▶ Extract provided:

# Job offer for tasmania EOI



## Gaurav Mahendru (Jun 15, 2017)

Hi mates, thanks for joining me in this group. I have made all.the eligibility criteria to file EOI for subclass 190 for Tasmania but i need a job offer before to apply for EOI. My occupation code is 141111 ( cafe and restaurant manager ) with work experience of 4 years and ielts scores of 8 bands. Pls anyone could suggest on this.

Thanks in advance


----------



## Enzali (Jan 22, 2012)

Hi,

You sure, Tasmania requires a job offer to apply? Where do they mention it on their website?


----------



## NB (Mar 29, 2017)

Enzali said:


> Hi,
> 
> You sure, Tasmania requires a job offer to apply? Where do they mention it on their website?


He is correct 
It requires job offer unless he is a TAS graduates or has family in TAS and obviously does not have


https://www.migration.tas.gov.au/skilled_migrants/skilled_nominated_visa

Cheers


----------



## mrIgor (Jun 27, 2015)

newbienz said:


> He is correct
> It requires job offer unless he is a TAS graduates or has family in TAS and obviously does not have
> 
> 
> ...


Correct, I am as well surprise. 
"Category 2 – Job Offer

To be considered for this category you must have a formal job offer for a job that is based in Tasmania that is in-line with your skills assessment. Evidence of the job offer needs to be attached to the application (this could be an employment contract or formal letter providing an offer of employment).

You can meet this requirement if you work 35 hours per week in one full-time job or in two or more part-time jobs. You can include any paid employment, and you will need to be able to provide evidence of your employment claims.

The employer offering you employment must have been actively operating their business in Tasmania for the past 12 months. There needs to be a genuine need for your position within the business. This may be satisfied if there is:

an existing, current and genuine need for your position within the business
an ongoing need for your position and the capacity for the business to sustain the nominated position."


----------



## Enzali (Jan 22, 2012)

Hey Gaurav, hows your job search going? Any success?

Just read it on TAS website that you dont need a job offer if you are applying for 489 visa. You might consider that as well!


----------



## masterblaster81 (Oct 31, 2016)

Dear All, 

I think Job Offer is required for occupations that are on combined list of eligible skill occupation , however for 489 category 3A , job offer is not required if occupation is on TSOL. Category 3B is for occupation that on combine list... That is what i have under stood. my occupation is in combined occupation list ... Network Administrator. 

Category 3A – Overseas Applicant

To be considered for this category you must be living overseas and meet the following criteria:

nominated occupation is listed on the Tasmanian Skilled Occupations List (TSOL)

▶ Set of tasks:
**a.** List the distinct usernames that head posts in the forum thread on Tasmania job offers.
**b.** Show every line of the entries that contains the string "microscope", matching case exactly.

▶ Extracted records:
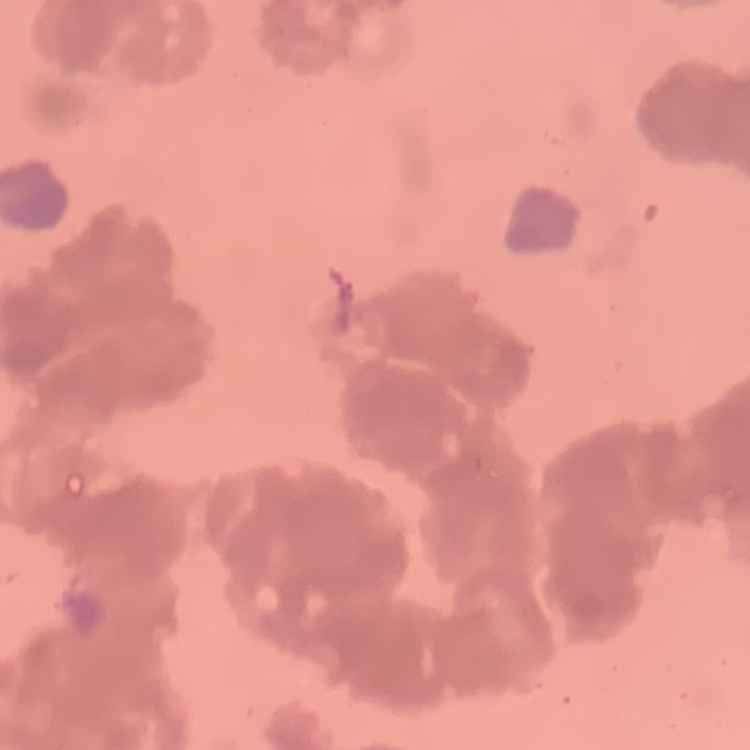
red blood cell morphology = rouleaux formation
preparation = thin blood film
stain = Field's or Giemsa
image type = square crop of a larger photomicrograph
Give the extent of all Trypanosoma brucei.
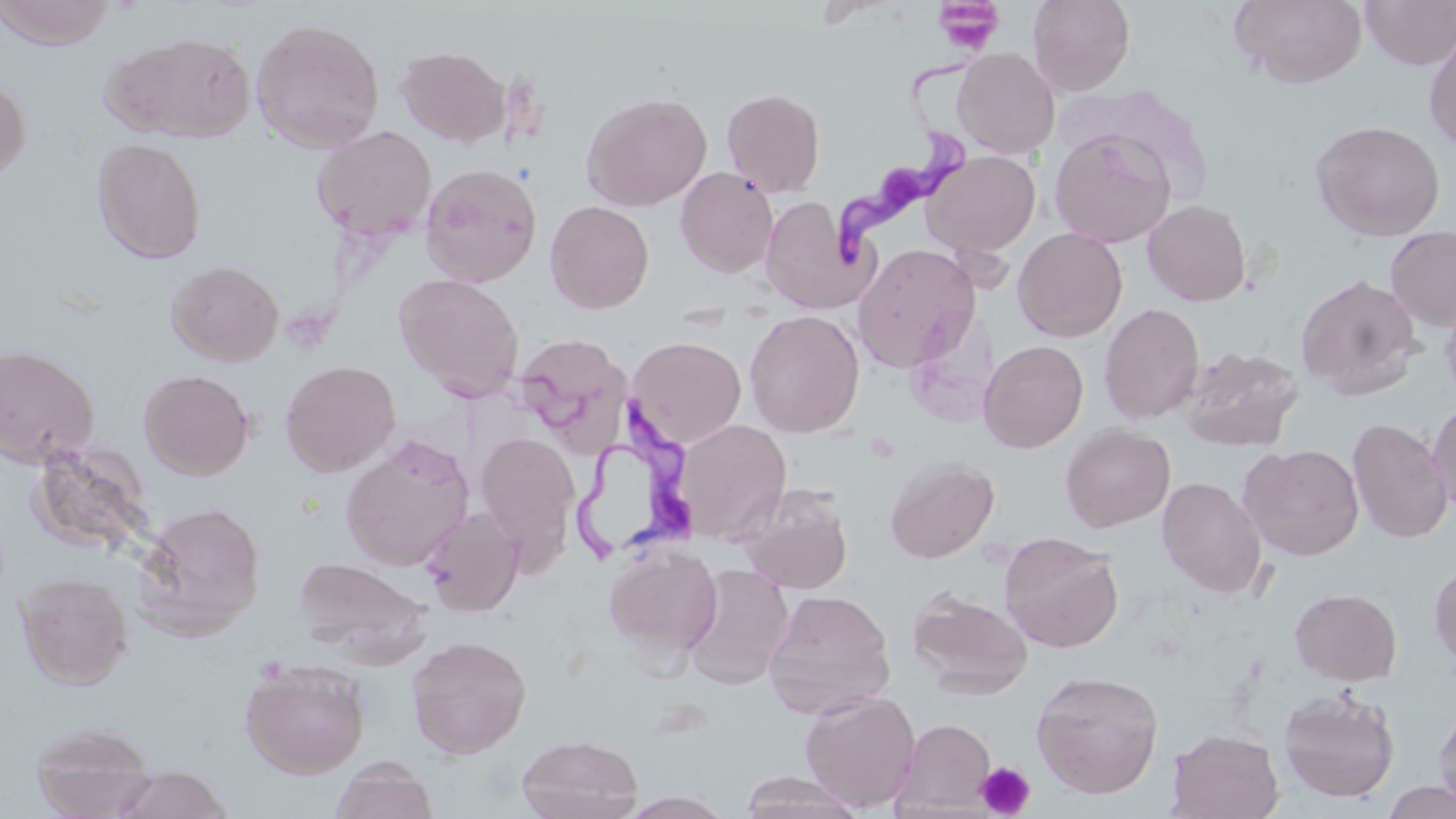

Approximate bounding boxes as (x1, y1, x2, y2) in pixels.
Trypanosoma brucei: (831, 59, 981, 269), (573, 408, 702, 565).

{
  "slide_level_diagnosis": "Trypanosoma brucei",
  "modality": "light microscopy",
  "platelet_locations": "approximate bounding boxes as (x1, y1, x2, y2) in pixels: (934, 1, 1003, 54), (975, 761, 1036, 818)",
  "stain": "May-Grünwald-Giemsa",
  "image_size": "1456×819 pixels",
  "magnification": "1000x",
  "field_of_view": "one of a larger specimen",
  "preparation": "thin blood film",
  "uninfected_red_blood_cell_locations": "approximate bounding boxes as (x1, y1, x2, y2) in pixels: (0, 0, 119, 49), (1027, 0, 1136, 96), (1229, 0, 1367, 87), (1360, 0, 1456, 70), (250, 16, 386, 153), (1423, 23, 1456, 152), (100, 30, 257, 143), (395, 44, 511, 147), (953, 47, 1060, 159), (0, 75, 31, 181), (1060, 85, 1213, 202), (721, 87, 826, 197), (581, 91, 712, 212), (1310, 119, 1446, 241), (311, 125, 437, 242), (1049, 127, 1178, 248), (92, 138, 207, 265), (922, 150, 1041, 259), (420, 162, 542, 287), (675, 166, 778, 278), (760, 196, 870, 314), (1142, 199, 1252, 306), (545, 200, 655, 314), (1013, 227, 1128, 342), (1385, 227, 1456, 332), (852, 243, 981, 372), (165, 259, 284, 366), (394, 273, 525, 401), (1296, 274, 1423, 399), (1440, 294, 1456, 409), (1098, 302, 1205, 424), (743, 310, 865, 438), (513, 333, 634, 454), (627, 335, 746, 448), (979, 340, 1089, 453), (0, 344, 101, 468), (1179, 345, 1304, 451), (280, 359, 401, 477), (139, 368, 255, 480), (1426, 400, 1456, 519), (1347, 417, 1454, 543), (674, 419, 792, 543), (1060, 424, 1175, 532), (475, 431, 580, 559), (340, 435, 475, 571), (27, 440, 155, 562), (1239, 443, 1364, 560), (884, 456, 1000, 564), (1157, 477, 1267, 597), (738, 485, 853, 594), (135, 500, 266, 640), (421, 507, 524, 617), (999, 531, 1124, 653), (604, 544, 722, 664), (292, 557, 429, 659), (1429, 560, 1456, 673), (683, 563, 794, 689), (16, 570, 134, 689), (907, 587, 1033, 699), (1289, 587, 1402, 686), (763, 588, 896, 719), (406, 635, 532, 759), (239, 658, 371, 779), (1030, 669, 1164, 799), (1277, 687, 1401, 803), (800, 690, 920, 812), (1432, 705, 1456, 813), (892, 718, 996, 816), (29, 719, 158, 818), (1166, 728, 1284, 818), (516, 733, 644, 819), (329, 759, 439, 819), (111, 765, 233, 819), (738, 771, 865, 819), (1381, 778, 1456, 819), (617, 791, 736, 819)"
}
Report the malaria status of this cell.
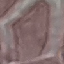

Uninfected.

Thin blood smear. Automatically extracted cell patch, resized to 64 × 64 pixels. Giemsa stain. Photographed with a smartphone camera at the microscope eyepiece.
State the preparation type.
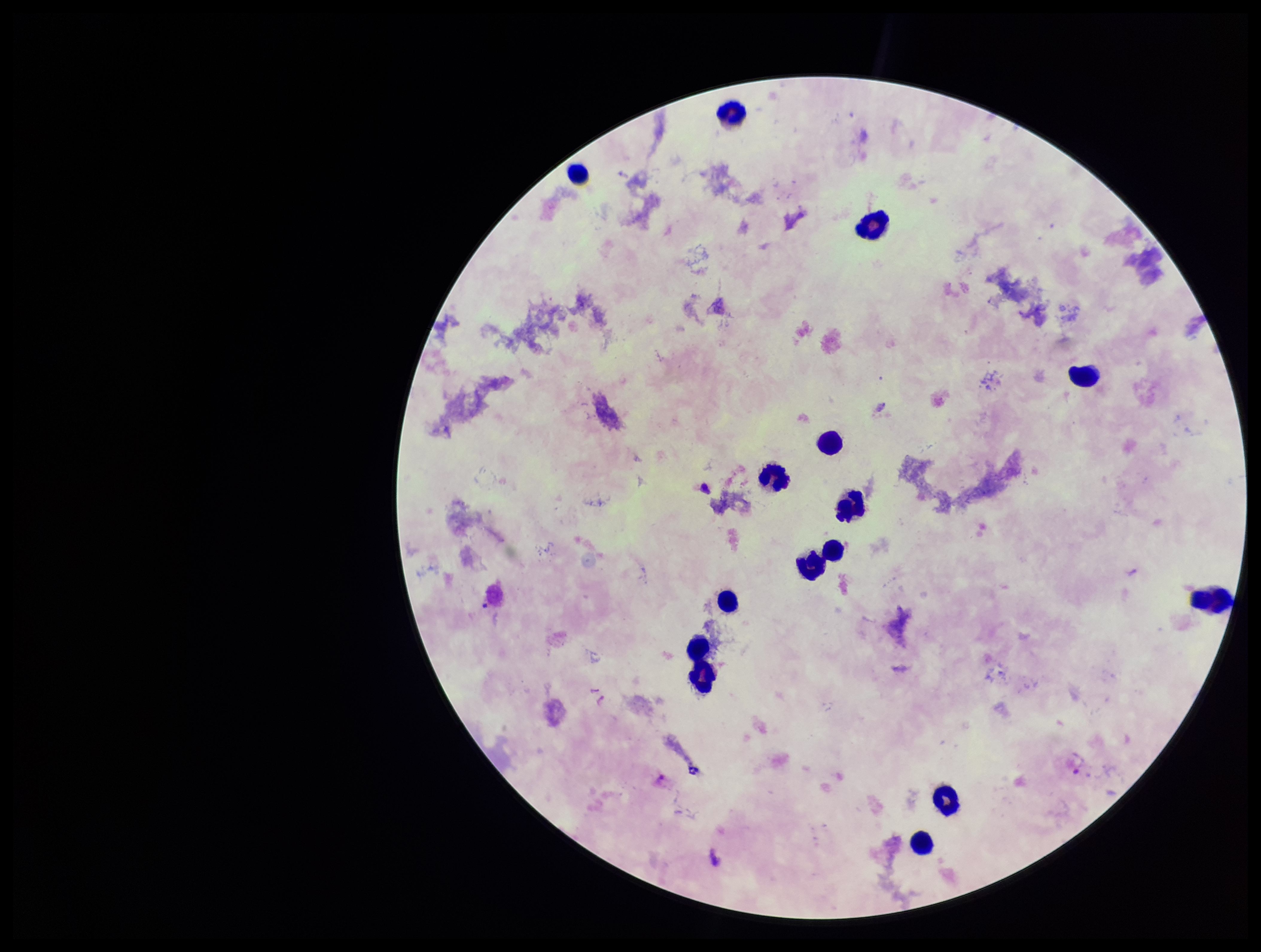
A thick smear.

Image is 1261×952 pixels. Plasmodium parasites: seen. Parasite count: 2. Patient malaria status: positive. Single field of view. Smartphone photograph taken through the eyepiece of a microscope. Leukocyte count: 15. Species reported for this patient: Plasmodium vivax. Stained with Giemsa.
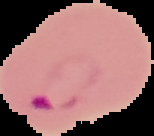 From a thin blood smear. Segmented cell region on a black background. Image is 154×136 pixels. Malaria status: parasitized.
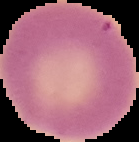

Summary:
  - Image type: cell region segmented out of the field of view; surrounding area masked to black
  - Image size: 139×142 pixels
  - Result: negative for malaria parasites
  - Preparation: thin blood smear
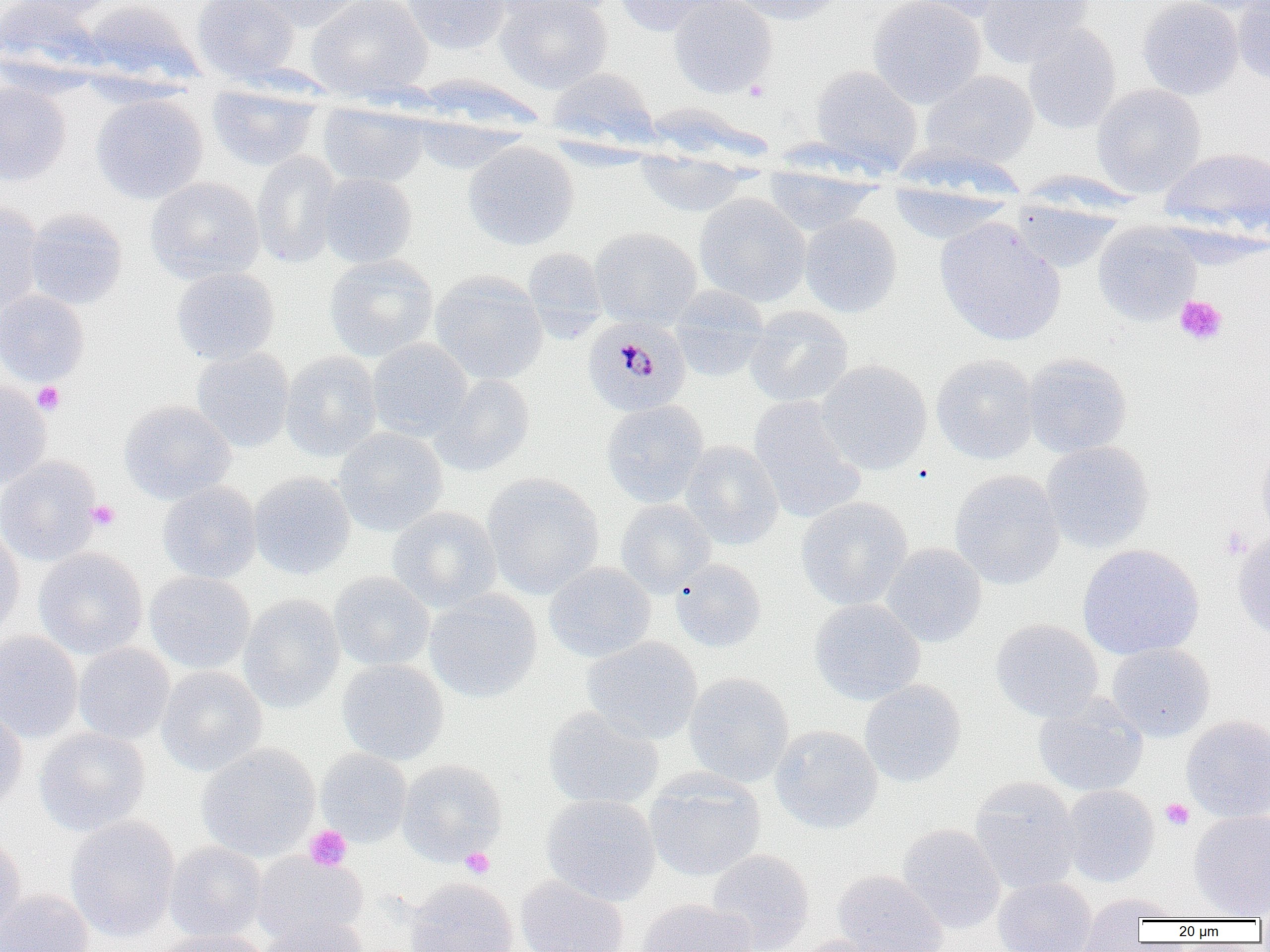

Approximate bounding boxes as [x1, y1, x2, y2] in pixels. Uninfected red blood cell locations: [0, 0, 104, 83], [10, 0, 120, 18], [191, 0, 300, 82], [241, 0, 371, 32], [306, 0, 433, 100], [401, 0, 511, 54], [494, 0, 617, 24], [495, 0, 613, 93], [611, 0, 731, 36], [669, 0, 778, 98], [730, 0, 844, 26], [867, 0, 986, 108], [903, 0, 1009, 23], [977, 0, 1095, 68], [1137, 0, 1244, 100], [1164, 0, 1270, 13], [80, 1, 202, 88], [1233, 1, 1270, 88], [1022, 23, 1121, 135], [810, 64, 924, 176], [545, 67, 659, 151], [921, 70, 1039, 167], [0, 81, 70, 186], [1091, 83, 1207, 197], [207, 85, 321, 171], [90, 93, 209, 204], [318, 102, 429, 189], [409, 108, 529, 175], [462, 141, 579, 250], [1160, 147, 1269, 238], [635, 148, 752, 218], [250, 150, 342, 270], [763, 161, 877, 236], [318, 172, 417, 268], [145, 176, 265, 285], [888, 178, 1012, 245], [693, 193, 812, 307], [1009, 195, 1122, 273], [0, 202, 45, 314], [25, 208, 128, 310], [799, 214, 902, 318], [935, 217, 1066, 346], [1092, 222, 1202, 325], [590, 228, 703, 329], [522, 248, 608, 342], [324, 254, 438, 362], [171, 267, 280, 365], [429, 270, 548, 384], [670, 285, 770, 383], [0, 290, 89, 386], [744, 305, 853, 407], [367, 338, 473, 442], [192, 347, 294, 454], [280, 351, 382, 462], [1022, 353, 1133, 458], [931, 354, 1039, 464], [817, 360, 932, 474], [430, 373, 536, 476], [0, 379, 51, 489], [747, 395, 868, 524], [118, 400, 236, 504], [601, 400, 709, 507], [333, 427, 448, 536], [1257, 439, 1270, 540], [680, 441, 784, 550], [1041, 441, 1155, 554], [0, 456, 102, 566], [949, 470, 1064, 589], [249, 472, 355, 580], [482, 473, 604, 598], [158, 480, 262, 583], [796, 497, 912, 611], [615, 499, 715, 598], [386, 506, 502, 612], [0, 526, 25, 642], [1232, 529, 1270, 639], [882, 543, 987, 647], [1077, 544, 1205, 659], [33, 547, 148, 660], [670, 558, 767, 653], [544, 562, 656, 662], [145, 571, 255, 673], [329, 571, 434, 672], [425, 589, 542, 703], [238, 594, 345, 713], [809, 598, 925, 706], [990, 619, 1104, 722], [0, 631, 83, 742], [581, 637, 702, 744], [1106, 642, 1215, 742], [73, 643, 175, 744], [336, 659, 449, 765], [156, 666, 267, 776], [684, 672, 794, 787], [860, 680, 966, 788], [1033, 695, 1149, 797], [543, 706, 664, 810], [0, 707, 27, 811], [1181, 715, 1270, 822], [770, 724, 883, 834], [34, 727, 150, 836], [197, 744, 320, 862], [315, 749, 412, 847], [397, 759, 507, 865], [645, 769, 766, 882], [969, 777, 1081, 895], [1061, 785, 1158, 887], [541, 793, 660, 905], [1189, 811, 1270, 917], [65, 815, 180, 942], [897, 823, 1005, 934], [0, 828, 26, 935], [164, 841, 267, 943], [707, 849, 813, 952], [251, 851, 368, 947], [833, 869, 949, 952], [515, 874, 630, 952], [404, 877, 519, 952], [994, 877, 1096, 952], [0, 888, 95, 952], [1077, 893, 1167, 951], [1085, 893, 1183, 923], [637, 899, 757, 952], [258, 914, 370, 952], [152, 928, 274, 952], [790, 935, 901, 952]. Platelet locations: [744, 79, 769, 101], [1174, 295, 1227, 345], [32, 381, 65, 415], [86, 500, 120, 531], [1220, 526, 1249, 559], [1160, 798, 1195, 830], [304, 825, 352, 872], [460, 847, 494, 878]. Plasmodium malariae-infected red blood cell locations: [583, 316, 690, 417]. Slide-level diagnosis: Plasmodium malariae. Thin blood film. Image is 1270×952 pixels. One field of a larger specimen. Optical microscopy. Captured at 1000x magnification.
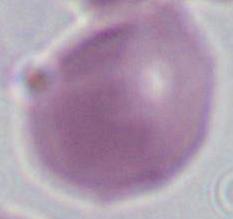

Captured at 1000x magnification. A red blood cell is seen. Micrograph.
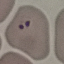
malaria status = parasitized
stain = Giemsa
image type = automatically extracted cell patch, resized to 64 × 64 pixels
preparation = thin blood film
capture = smartphone camera at the microscope eyepiece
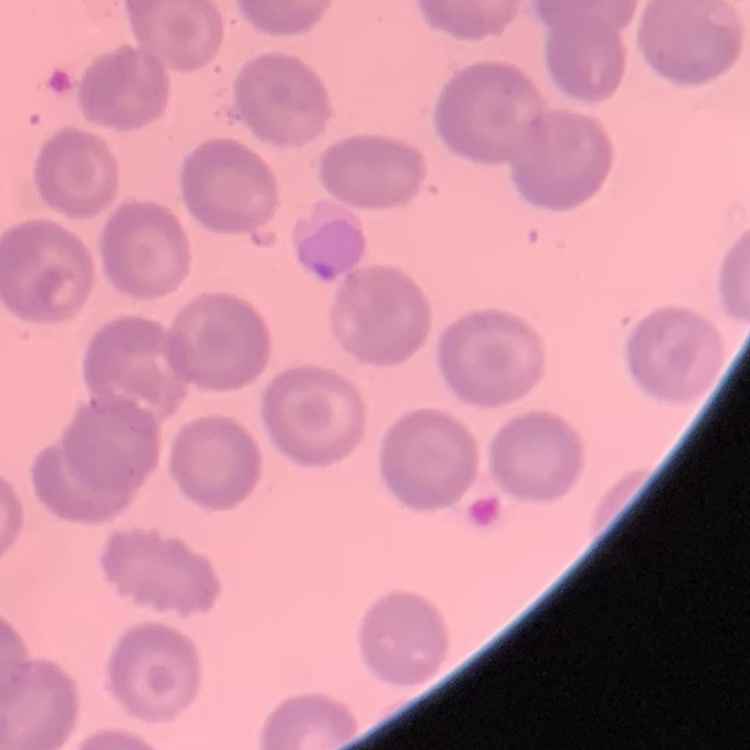

{
  "red_blood_cell_morphology": "no rouleaux formation",
  "preparation": "thin blood film",
  "image_type": "square crop of a larger photomicrograph",
  "stain": "Field's or Giemsa"
}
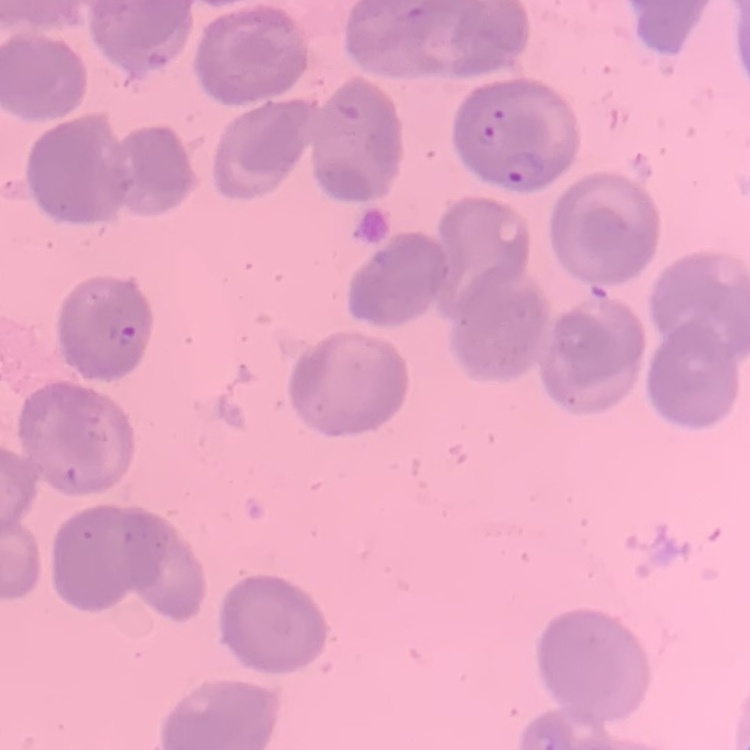
erythrocyte_morphology: no rouleaux formation
image_type: square crop of a larger photomicrograph
stain: Field's or Giemsa
preparation: thin blood film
Identify the parasite.
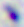
This is Toxoplasma gondii.

Captured at 400x magnification. Photomicrograph.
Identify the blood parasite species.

▶ Answers to the exercise:
**a.** Gaurav Mahendru, Enzali, NB, mrIgor, masterblaster81

**b.**
Thin blood smear. Automatically extracted cell patch, resized to 64 × 64 pixels. Giemsa stain. Photographed with a smartphone camera at the microscope eyepiece.
Image is 1261×952 pixels. Plasmodium parasites: seen. Parasite count: 2. Patient malaria status: positive. Single field of view. Smartphone photograph taken through the eyepiece of a microscope. Leukocyte count: 15. Species reported for this patient: Plasmodium vivax. Stained with Giemsa.
capture = smartphone camera at the microscope eyepiece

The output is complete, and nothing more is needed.